■ Task item ■
Render everything from the line containing "Garden Daydream T-Shirt" down to the line containing "Back Camera for" among the entries below as a Markdown table with the columns Row and Line, dropping blank lines and leaving out the pictures. Include only those lines.

■ Data for the task ■
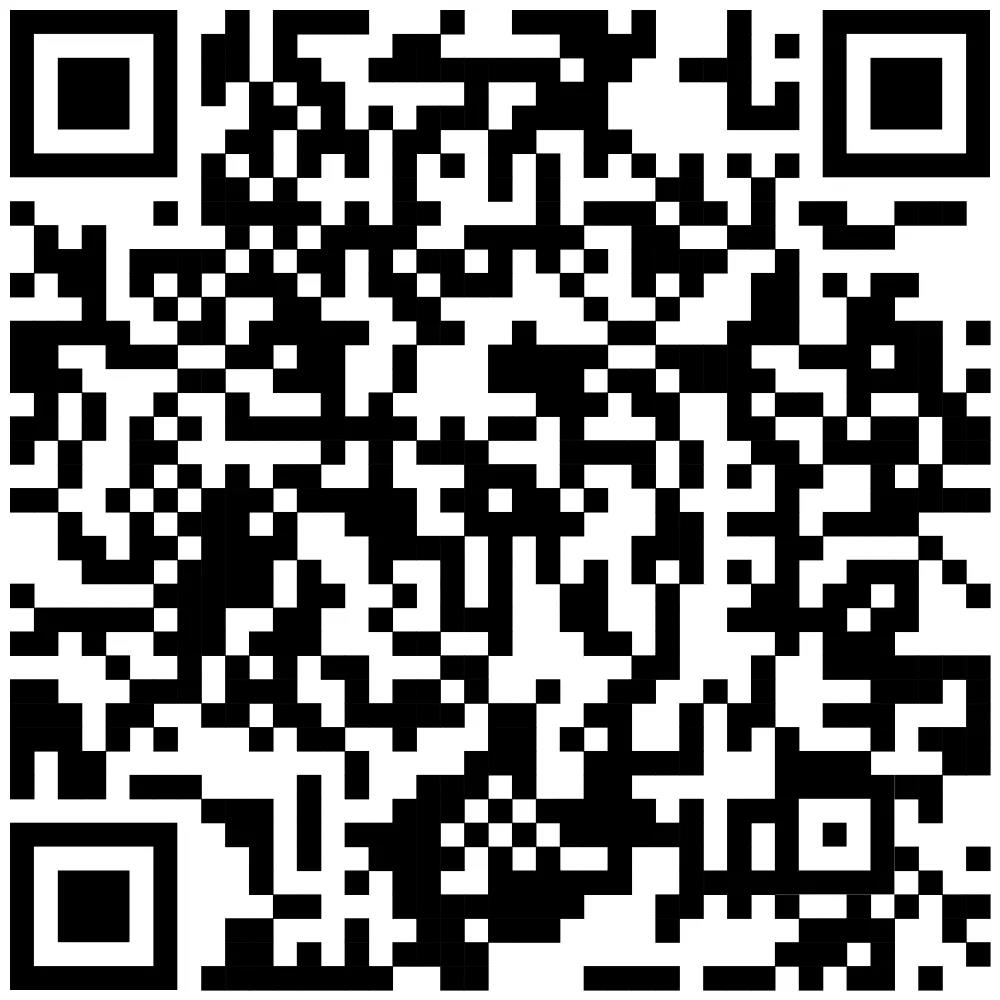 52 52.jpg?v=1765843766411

---

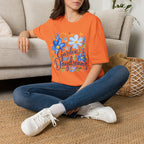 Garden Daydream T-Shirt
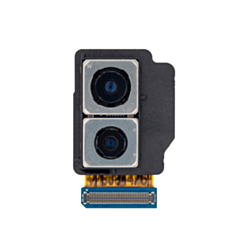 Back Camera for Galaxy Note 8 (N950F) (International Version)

---

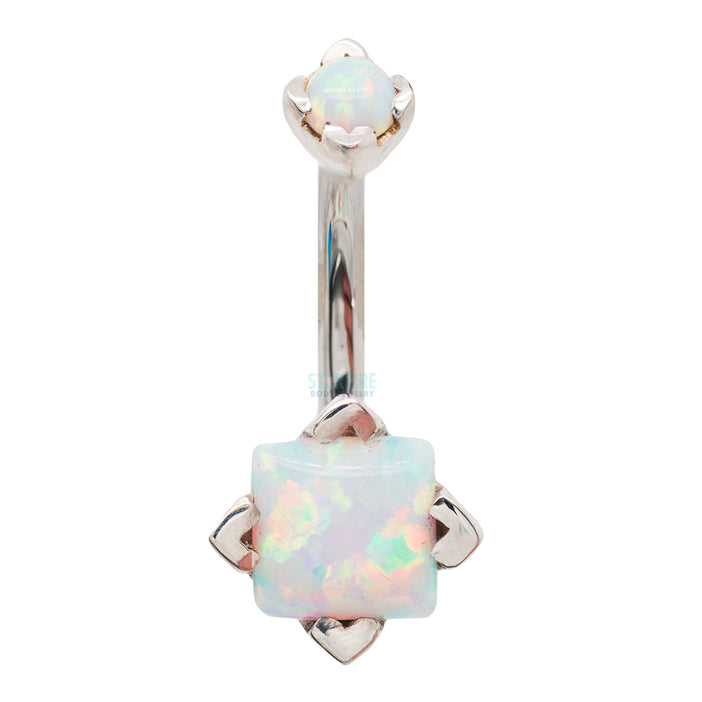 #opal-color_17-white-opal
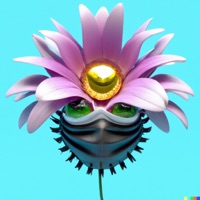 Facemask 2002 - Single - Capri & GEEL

■ Completed task ■
| Row | Line |
|---|---|
| 1 |  Garden Daydream T-Shirt |
| 2 |  Back Camera for Galaxy Note 8 (N950F) (International Version) |